Instruction: Transcribe the tail of the listing: start at the line containing "How should these" and stop after the last line, keeping every character as is and adding nothing.

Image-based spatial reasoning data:
____________

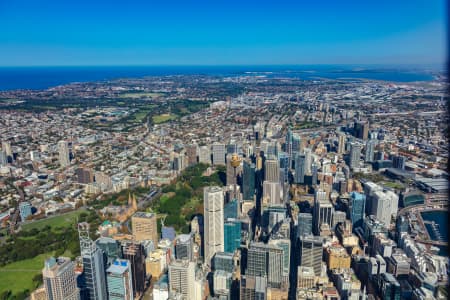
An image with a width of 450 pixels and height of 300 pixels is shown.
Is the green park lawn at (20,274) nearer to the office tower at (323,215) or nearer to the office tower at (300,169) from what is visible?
the office tower at (323,215)

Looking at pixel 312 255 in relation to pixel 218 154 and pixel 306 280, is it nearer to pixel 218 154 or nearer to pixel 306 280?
pixel 306 280

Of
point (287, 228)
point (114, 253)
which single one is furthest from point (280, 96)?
point (114, 253)

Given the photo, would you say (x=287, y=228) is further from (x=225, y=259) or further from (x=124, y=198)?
(x=124, y=198)

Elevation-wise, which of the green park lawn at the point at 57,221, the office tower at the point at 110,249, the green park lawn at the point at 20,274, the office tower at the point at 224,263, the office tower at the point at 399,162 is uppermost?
the office tower at the point at 399,162

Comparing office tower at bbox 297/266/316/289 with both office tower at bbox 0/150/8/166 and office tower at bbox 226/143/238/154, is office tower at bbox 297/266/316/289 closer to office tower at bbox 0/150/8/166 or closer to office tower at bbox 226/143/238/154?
office tower at bbox 226/143/238/154

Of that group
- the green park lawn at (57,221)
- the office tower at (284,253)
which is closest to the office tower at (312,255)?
the office tower at (284,253)

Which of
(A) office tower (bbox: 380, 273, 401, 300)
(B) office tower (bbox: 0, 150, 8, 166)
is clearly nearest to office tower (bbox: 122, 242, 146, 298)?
(A) office tower (bbox: 380, 273, 401, 300)

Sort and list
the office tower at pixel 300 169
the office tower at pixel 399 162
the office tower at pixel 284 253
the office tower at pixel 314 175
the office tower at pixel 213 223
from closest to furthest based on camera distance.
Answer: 1. the office tower at pixel 284 253
2. the office tower at pixel 213 223
3. the office tower at pixel 314 175
4. the office tower at pixel 300 169
5. the office tower at pixel 399 162

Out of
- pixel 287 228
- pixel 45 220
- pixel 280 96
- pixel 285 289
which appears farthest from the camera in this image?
pixel 280 96
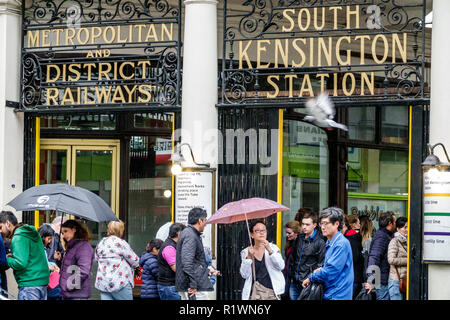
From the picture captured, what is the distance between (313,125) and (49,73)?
5.24 m

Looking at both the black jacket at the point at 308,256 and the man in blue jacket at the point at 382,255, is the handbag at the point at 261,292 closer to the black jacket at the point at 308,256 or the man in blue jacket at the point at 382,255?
the black jacket at the point at 308,256

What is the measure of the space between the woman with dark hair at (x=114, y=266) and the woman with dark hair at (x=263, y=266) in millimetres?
1833

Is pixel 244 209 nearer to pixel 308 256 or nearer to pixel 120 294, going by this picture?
pixel 308 256

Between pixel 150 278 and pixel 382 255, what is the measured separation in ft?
11.9

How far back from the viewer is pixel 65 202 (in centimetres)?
1123

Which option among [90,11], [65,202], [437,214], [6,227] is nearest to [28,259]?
[65,202]

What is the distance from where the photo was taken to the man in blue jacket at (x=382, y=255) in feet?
43.5

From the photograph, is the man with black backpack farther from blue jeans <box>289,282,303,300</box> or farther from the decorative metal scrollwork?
the decorative metal scrollwork

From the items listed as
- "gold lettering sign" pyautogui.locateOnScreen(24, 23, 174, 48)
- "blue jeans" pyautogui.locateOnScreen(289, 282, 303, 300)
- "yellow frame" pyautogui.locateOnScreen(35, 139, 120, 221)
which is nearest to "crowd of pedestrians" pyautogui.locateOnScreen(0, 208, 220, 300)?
"blue jeans" pyautogui.locateOnScreen(289, 282, 303, 300)

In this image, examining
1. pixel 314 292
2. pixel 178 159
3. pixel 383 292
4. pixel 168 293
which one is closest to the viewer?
pixel 314 292

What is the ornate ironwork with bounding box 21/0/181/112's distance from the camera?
14.8m

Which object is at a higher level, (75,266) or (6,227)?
(6,227)

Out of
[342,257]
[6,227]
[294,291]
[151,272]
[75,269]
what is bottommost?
[294,291]

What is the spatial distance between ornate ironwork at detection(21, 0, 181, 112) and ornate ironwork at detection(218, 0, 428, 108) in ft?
3.48
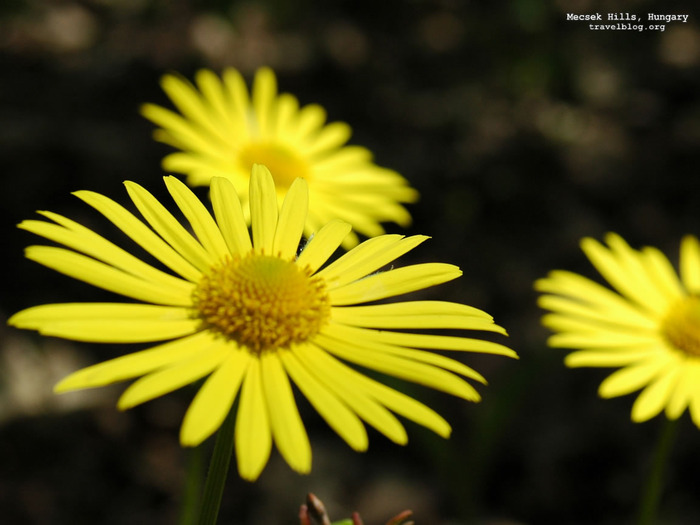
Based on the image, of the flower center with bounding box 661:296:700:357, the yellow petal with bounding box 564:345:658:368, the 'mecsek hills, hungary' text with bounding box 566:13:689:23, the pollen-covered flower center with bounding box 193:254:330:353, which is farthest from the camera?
the 'mecsek hills, hungary' text with bounding box 566:13:689:23

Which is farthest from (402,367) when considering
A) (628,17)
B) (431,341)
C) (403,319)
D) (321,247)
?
(628,17)

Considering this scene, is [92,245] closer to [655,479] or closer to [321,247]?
[321,247]

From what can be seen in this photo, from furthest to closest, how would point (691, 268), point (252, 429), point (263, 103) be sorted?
point (263, 103) < point (691, 268) < point (252, 429)

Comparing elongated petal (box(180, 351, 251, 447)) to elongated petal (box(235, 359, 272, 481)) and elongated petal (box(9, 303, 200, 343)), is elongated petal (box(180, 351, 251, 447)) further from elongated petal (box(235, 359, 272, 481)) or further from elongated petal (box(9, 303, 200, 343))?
elongated petal (box(9, 303, 200, 343))

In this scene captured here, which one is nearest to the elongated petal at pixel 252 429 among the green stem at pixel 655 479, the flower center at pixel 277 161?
the green stem at pixel 655 479

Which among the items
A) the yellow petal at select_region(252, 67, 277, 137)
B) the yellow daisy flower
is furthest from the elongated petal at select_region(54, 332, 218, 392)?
the yellow petal at select_region(252, 67, 277, 137)

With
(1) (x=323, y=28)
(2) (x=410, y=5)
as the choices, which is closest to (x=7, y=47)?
(1) (x=323, y=28)

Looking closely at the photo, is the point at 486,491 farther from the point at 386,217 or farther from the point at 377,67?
the point at 377,67
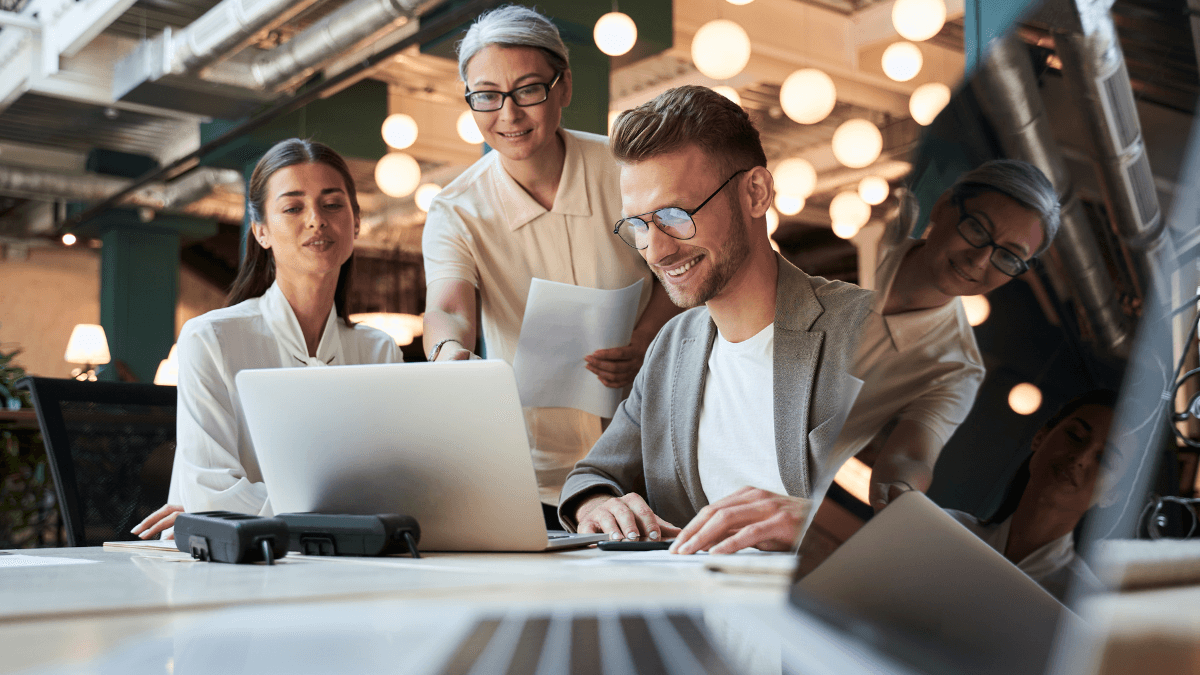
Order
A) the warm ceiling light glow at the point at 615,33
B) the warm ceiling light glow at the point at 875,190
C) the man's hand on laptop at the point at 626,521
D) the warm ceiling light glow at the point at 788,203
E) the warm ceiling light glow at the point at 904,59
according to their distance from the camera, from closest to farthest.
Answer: the warm ceiling light glow at the point at 875,190 < the man's hand on laptop at the point at 626,521 < the warm ceiling light glow at the point at 615,33 < the warm ceiling light glow at the point at 904,59 < the warm ceiling light glow at the point at 788,203

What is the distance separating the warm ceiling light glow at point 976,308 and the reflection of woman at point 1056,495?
0.13 feet

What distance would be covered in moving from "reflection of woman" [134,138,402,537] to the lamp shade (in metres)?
6.75

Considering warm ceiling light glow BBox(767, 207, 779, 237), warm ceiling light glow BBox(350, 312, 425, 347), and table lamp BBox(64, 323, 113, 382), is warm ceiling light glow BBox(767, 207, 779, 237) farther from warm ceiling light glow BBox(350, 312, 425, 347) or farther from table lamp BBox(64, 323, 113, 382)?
table lamp BBox(64, 323, 113, 382)

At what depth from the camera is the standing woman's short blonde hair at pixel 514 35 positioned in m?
1.87

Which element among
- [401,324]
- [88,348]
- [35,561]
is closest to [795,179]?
[401,324]

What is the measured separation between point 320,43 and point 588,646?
19.0 feet

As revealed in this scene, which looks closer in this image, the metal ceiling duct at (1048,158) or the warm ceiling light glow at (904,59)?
the metal ceiling duct at (1048,158)

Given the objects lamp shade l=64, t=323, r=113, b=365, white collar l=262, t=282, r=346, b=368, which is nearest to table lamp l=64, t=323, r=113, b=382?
lamp shade l=64, t=323, r=113, b=365

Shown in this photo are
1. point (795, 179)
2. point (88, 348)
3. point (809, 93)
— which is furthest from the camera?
point (88, 348)

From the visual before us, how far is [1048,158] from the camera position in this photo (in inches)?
10.5

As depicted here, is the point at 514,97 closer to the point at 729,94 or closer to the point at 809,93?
the point at 729,94

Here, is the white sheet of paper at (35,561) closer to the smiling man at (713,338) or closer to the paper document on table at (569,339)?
the smiling man at (713,338)

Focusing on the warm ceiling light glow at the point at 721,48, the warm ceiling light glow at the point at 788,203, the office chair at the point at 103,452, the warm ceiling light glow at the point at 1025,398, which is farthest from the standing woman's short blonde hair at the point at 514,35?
the warm ceiling light glow at the point at 788,203

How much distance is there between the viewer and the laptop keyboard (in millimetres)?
307
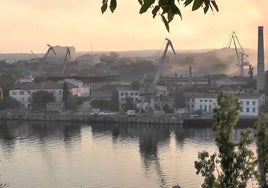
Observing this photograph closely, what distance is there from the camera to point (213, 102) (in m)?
10.5

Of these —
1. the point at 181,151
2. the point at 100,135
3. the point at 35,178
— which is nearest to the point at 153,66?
the point at 100,135

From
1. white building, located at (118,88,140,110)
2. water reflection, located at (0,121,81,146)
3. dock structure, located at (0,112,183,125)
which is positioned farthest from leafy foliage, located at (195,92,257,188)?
white building, located at (118,88,140,110)

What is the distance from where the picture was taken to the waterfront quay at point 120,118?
31.8 ft

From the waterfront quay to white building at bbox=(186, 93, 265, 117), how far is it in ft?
1.27

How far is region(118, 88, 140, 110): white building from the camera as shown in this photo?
1180cm

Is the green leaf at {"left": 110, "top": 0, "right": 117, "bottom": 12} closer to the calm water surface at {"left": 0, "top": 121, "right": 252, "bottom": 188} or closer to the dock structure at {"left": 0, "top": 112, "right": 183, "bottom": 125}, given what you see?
the calm water surface at {"left": 0, "top": 121, "right": 252, "bottom": 188}

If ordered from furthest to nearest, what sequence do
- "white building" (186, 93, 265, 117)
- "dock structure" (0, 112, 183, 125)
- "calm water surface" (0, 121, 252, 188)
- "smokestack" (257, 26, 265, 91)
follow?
1. "smokestack" (257, 26, 265, 91)
2. "white building" (186, 93, 265, 117)
3. "dock structure" (0, 112, 183, 125)
4. "calm water surface" (0, 121, 252, 188)

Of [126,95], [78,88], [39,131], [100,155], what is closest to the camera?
[100,155]

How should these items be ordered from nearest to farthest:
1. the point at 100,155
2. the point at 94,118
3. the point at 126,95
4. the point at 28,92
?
the point at 100,155, the point at 94,118, the point at 126,95, the point at 28,92

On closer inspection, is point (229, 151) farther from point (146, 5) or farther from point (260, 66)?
point (260, 66)

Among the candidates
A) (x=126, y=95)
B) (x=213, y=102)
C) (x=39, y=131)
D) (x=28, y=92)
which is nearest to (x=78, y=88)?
(x=28, y=92)

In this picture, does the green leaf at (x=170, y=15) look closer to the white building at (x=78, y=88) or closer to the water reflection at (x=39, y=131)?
the water reflection at (x=39, y=131)

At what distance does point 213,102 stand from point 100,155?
4373mm

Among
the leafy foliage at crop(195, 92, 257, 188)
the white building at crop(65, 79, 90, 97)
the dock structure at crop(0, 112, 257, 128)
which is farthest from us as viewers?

____________

Solution for this problem:
How should these items be ordered from nearest to farthest:
1. the point at 100,155
2. the point at 94,118
3. the point at 126,95
4. the point at 28,92
?
the point at 100,155, the point at 94,118, the point at 126,95, the point at 28,92

On closer inspection, is point (229, 151) farther from point (146, 5) or farther from point (260, 66)?
point (260, 66)

Among the candidates
A) (x=126, y=95)
B) (x=213, y=102)
C) (x=39, y=131)
D) (x=28, y=92)
which is nearest to (x=78, y=88)?
(x=28, y=92)

In this picture, does the green leaf at (x=170, y=15) look closer to the white building at (x=78, y=88) or closer to the water reflection at (x=39, y=131)?
the water reflection at (x=39, y=131)

At what distance does point 213,102 stand from point 100,155?
4373mm

Among
the leafy foliage at crop(195, 92, 257, 188)
the white building at crop(65, 79, 90, 97)
the dock structure at crop(0, 112, 257, 128)
which is farthest from us as viewers?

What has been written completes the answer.